Sobolev Space dual

Question

I'm interested in the dual space of the Sobolev space $H^1(\Omega)$ for $\Omega$ a bounded smooth domain. Of course, because $H^1(\Omega)$ being a Hilbert space, it's dual is isomorphic to itself, but this is if we use as dual pairing the $H_1(\Omega)$ scalar product: $$(u,v)_1 = \int_\Omega \nabla u \nabla v + \int_\Omega u v$$ but what I want is a representation that is compatible with the $L^2(\Omega)$ duality product, similarly as what happen with the space $H_0^1(\Omega)$, that is also isomorphic to it's dual, but with the $L^2(\Omega)$ product, is represented as derivatives of $L^2(\Omega)$ functions.

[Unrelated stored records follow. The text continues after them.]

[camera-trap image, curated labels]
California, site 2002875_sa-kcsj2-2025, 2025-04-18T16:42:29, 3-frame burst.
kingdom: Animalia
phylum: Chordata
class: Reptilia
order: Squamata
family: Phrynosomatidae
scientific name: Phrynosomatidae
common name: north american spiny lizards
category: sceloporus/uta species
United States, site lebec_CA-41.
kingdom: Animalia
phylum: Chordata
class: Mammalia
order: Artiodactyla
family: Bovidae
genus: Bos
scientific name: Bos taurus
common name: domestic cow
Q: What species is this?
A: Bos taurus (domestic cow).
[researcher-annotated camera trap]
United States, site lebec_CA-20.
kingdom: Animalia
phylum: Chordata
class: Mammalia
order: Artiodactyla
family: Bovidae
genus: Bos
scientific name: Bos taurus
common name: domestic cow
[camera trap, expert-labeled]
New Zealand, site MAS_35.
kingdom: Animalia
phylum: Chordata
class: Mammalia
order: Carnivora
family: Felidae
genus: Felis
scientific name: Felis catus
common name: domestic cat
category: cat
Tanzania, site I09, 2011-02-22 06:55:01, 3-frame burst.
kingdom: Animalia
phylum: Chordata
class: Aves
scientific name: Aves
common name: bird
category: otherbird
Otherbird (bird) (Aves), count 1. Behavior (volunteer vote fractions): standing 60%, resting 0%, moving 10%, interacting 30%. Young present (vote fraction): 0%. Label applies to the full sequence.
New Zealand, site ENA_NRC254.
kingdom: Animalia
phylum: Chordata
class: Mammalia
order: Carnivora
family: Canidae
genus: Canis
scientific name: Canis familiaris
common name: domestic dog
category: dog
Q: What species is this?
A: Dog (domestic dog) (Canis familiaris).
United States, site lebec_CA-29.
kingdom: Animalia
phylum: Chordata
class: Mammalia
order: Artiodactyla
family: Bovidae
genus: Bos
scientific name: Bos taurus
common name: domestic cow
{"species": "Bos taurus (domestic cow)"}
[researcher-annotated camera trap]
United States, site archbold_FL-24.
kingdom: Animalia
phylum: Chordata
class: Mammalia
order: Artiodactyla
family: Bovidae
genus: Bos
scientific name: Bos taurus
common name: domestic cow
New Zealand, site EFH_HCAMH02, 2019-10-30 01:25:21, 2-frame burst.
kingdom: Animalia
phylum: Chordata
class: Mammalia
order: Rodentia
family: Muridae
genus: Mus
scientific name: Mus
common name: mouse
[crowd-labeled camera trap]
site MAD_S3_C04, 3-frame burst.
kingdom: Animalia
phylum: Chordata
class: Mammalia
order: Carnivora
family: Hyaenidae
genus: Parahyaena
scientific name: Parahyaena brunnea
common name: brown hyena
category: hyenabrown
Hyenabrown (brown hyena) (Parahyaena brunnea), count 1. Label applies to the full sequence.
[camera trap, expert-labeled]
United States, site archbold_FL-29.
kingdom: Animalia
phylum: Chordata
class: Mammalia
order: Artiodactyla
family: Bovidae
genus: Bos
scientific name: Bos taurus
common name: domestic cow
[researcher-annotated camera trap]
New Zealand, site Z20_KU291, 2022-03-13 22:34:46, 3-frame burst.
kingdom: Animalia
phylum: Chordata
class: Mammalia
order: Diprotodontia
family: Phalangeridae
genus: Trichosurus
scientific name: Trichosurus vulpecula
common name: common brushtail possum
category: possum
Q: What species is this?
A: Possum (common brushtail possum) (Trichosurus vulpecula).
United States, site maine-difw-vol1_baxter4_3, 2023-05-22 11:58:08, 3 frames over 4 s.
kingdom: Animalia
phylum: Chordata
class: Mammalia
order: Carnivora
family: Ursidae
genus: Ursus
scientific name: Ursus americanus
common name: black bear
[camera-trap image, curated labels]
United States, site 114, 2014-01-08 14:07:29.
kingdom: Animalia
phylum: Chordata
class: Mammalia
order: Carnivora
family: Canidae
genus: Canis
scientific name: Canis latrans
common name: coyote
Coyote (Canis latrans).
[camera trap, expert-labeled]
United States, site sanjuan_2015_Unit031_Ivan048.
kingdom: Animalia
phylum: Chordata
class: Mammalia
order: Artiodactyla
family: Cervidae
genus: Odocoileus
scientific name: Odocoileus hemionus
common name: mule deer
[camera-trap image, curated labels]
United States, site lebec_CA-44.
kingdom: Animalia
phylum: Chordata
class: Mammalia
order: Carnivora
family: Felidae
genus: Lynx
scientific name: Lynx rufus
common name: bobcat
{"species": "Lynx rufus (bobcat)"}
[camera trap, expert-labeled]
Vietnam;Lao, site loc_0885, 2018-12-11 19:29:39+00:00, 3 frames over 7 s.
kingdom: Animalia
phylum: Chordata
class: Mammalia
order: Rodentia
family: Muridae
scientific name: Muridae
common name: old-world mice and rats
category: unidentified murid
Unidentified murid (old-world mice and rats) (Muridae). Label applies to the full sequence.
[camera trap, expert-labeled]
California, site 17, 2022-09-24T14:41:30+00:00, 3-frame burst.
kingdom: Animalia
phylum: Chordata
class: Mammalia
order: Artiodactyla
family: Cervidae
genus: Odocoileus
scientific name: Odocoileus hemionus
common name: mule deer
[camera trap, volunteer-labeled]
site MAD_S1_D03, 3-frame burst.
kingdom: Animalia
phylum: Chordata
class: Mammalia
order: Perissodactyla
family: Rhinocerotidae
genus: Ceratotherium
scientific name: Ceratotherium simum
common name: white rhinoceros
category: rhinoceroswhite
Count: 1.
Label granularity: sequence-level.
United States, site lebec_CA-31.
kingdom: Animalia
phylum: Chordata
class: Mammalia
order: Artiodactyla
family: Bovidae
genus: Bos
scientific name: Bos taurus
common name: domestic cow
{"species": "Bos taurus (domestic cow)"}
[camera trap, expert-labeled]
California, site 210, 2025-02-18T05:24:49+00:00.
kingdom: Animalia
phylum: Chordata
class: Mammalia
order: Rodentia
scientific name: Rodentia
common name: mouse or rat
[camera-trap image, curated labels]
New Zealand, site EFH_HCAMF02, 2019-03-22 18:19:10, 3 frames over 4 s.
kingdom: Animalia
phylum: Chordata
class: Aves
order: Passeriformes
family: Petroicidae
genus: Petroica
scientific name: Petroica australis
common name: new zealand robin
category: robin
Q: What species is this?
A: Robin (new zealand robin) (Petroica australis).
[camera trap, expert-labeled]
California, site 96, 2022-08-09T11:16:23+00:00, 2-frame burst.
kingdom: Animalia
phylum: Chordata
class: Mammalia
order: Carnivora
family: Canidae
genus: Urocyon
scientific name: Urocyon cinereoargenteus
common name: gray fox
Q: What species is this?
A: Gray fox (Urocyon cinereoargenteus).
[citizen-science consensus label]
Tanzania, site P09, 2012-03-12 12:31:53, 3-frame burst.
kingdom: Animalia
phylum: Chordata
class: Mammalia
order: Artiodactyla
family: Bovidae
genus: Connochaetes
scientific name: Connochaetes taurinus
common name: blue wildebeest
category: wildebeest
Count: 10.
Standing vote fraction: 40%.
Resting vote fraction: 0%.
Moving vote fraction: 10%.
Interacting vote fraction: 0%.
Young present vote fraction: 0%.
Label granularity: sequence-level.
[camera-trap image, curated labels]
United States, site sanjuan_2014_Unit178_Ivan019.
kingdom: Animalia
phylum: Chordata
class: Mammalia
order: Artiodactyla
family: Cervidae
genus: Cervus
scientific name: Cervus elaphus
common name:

Moreover, because of the inclusions $$ H_0^1(\Omega) \subseteq H^1(\Omega) \subseteq L^2(\Omega)$$ then we have $$ L^2(\Omega) \subseteq (H^1(\Omega))^* \subseteq H^{-1}(\Omega)$$ so the representation should be the functions of the for $f + \sum \partial_i g_i$ for $f, g_i\in L^2(\Omega)$ that satisfy certain additional condition.